输入给模型的 prompt 用的是 Question: Answer: 最后真正要模型回答的问题用的是 Q: A: 而且这个 A: 还是在问题 prompt 中,后面紧跟的是 ASSISTANT 角色提示

其他信息

mmlu 的数据集配置代码有问题,没有考虑 ice_template 和 prompt_template 的冲突

LiuLinyun avatar Nov 13 '23 11:11 LiuLinyun

Thanks for the reporting. Please try the prompt template

mmlu_gen_23a9a9
mmlu_gen_79e572

We will investigate the influence of the mentioned problem.

tonysy avatar Nov 13 '23 11:11 tonysy

mmlu_gen_23a9a9 mmlu_gen_79e572 These two generate config also have some problems: The last input sample's "Answer:" should in BOT's template string if there will be some role token like "ASSISTANT" before string "Answer: "

LiuLinyun avatar Nov 13 '23 12:11 LiuLinyun

May you should redesign meta-template and ice-template usage.

LiuLinyun avatar Nov 13 '23 12:11 LiuLinyun

Sorry,I believe there may be some misunderstanding.
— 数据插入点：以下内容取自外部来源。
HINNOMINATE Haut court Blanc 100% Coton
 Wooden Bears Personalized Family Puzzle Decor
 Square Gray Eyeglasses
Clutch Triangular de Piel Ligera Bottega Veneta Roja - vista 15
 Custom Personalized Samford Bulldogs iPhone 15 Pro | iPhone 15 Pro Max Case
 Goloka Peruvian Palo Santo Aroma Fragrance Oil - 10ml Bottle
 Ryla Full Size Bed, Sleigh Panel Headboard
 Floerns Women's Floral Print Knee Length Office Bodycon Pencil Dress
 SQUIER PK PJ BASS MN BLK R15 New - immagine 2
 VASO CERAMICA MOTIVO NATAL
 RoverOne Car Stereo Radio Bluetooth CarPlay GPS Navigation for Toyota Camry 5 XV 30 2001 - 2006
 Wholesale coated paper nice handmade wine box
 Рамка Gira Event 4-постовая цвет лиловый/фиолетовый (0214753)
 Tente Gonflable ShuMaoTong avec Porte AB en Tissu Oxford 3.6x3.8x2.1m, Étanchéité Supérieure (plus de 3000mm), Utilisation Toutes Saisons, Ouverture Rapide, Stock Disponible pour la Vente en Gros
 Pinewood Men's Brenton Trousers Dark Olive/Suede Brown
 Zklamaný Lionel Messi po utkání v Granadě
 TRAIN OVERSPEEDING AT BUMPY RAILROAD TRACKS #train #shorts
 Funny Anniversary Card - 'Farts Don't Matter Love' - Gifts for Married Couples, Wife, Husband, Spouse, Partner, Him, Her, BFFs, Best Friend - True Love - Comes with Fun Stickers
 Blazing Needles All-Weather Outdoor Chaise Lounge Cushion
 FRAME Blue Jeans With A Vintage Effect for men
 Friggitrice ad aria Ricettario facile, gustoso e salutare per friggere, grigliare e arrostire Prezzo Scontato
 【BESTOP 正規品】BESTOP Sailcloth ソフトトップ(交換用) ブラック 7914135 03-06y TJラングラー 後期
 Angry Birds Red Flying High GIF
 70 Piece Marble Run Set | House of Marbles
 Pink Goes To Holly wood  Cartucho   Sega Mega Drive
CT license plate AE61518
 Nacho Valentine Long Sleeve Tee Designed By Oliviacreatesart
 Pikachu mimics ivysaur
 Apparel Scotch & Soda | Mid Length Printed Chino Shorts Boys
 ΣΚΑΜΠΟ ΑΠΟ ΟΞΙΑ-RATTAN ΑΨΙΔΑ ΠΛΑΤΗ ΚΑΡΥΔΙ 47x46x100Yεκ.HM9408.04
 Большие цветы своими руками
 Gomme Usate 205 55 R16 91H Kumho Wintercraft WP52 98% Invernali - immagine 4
In our design, "Answer" in user's prompt is expected.

tonysy avatar Nov 13 '23 16:11 tonysy

Here is an example with ChatGLM web

image

In this example, we can formulate this process as:

<USER> Question: 2+2=?\n Answer:4\nQuestion: 1+1=?\nAnswer:<Bot>2

tonysy avatar Nov 13 '23 16:11 tonysy

Some models will not output the answer with the expected format, because in the few-shot cases, there is not any <Bot> between Answer: and <the answer>, but there is a <Bot> between in the last question that model need to answer, which will make some model generate with doubts how to generage.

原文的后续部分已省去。